Exercise directions >> Leaving all pictures aside, write out the records below precisely as given.

===== Dataset entries

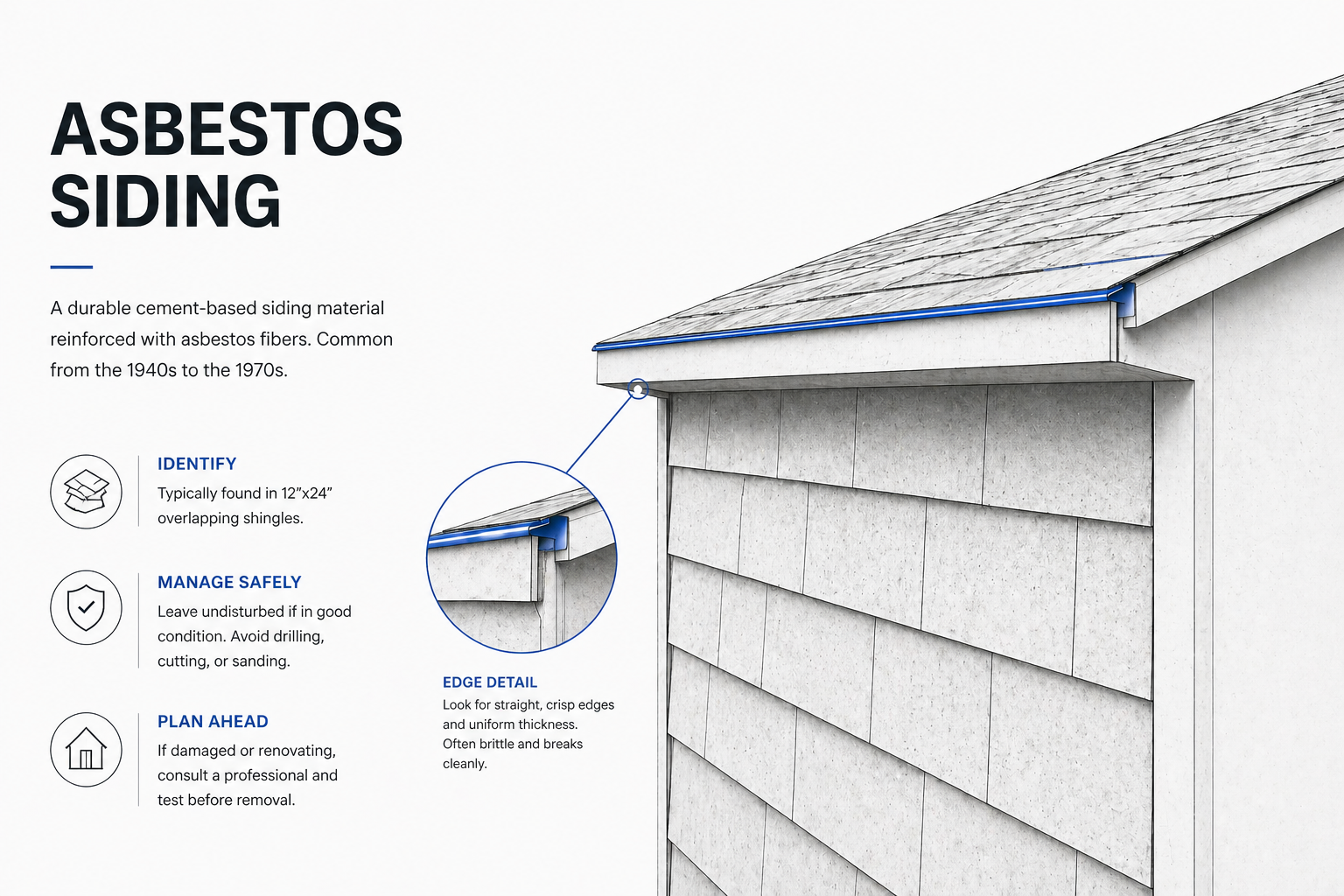 ASBESTOS SIDING

A durable cement-based siding material reinforced with asbestos fibers. Common from the 1940s to the 1970s.

IDENTIFY
Typically found in 12"x24" overlapping shingles.

MANAGE SAFELY
Leave undisturbed if in good condition. Avoid drilling, cutting, or sanding.

PLAN AHEAD
If damaged or renovating, consult a professional and test before removal.

EDGE DETAIL
Look for straight, crisp edges and uniform thickness. Often brittle and breaks cleanly.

==========

The completed task >>
 ASBESTOS SIDING

A durable cement-based siding material reinforced with asbestos fibers. Common from the 1940s to the 1970s.

IDENTIFY
Typically found in 12"x24" overlapping shingles.

MANAGE SAFELY
Leave undisturbed if in good condition. Avoid drilling, cutting, or sanding.

PLAN AHEAD
If damaged or renovating, consult a professional and test before removal.

EDGE DETAIL
Look for straight, crisp edges and uniform thickness. Often brittle and breaks cleanly.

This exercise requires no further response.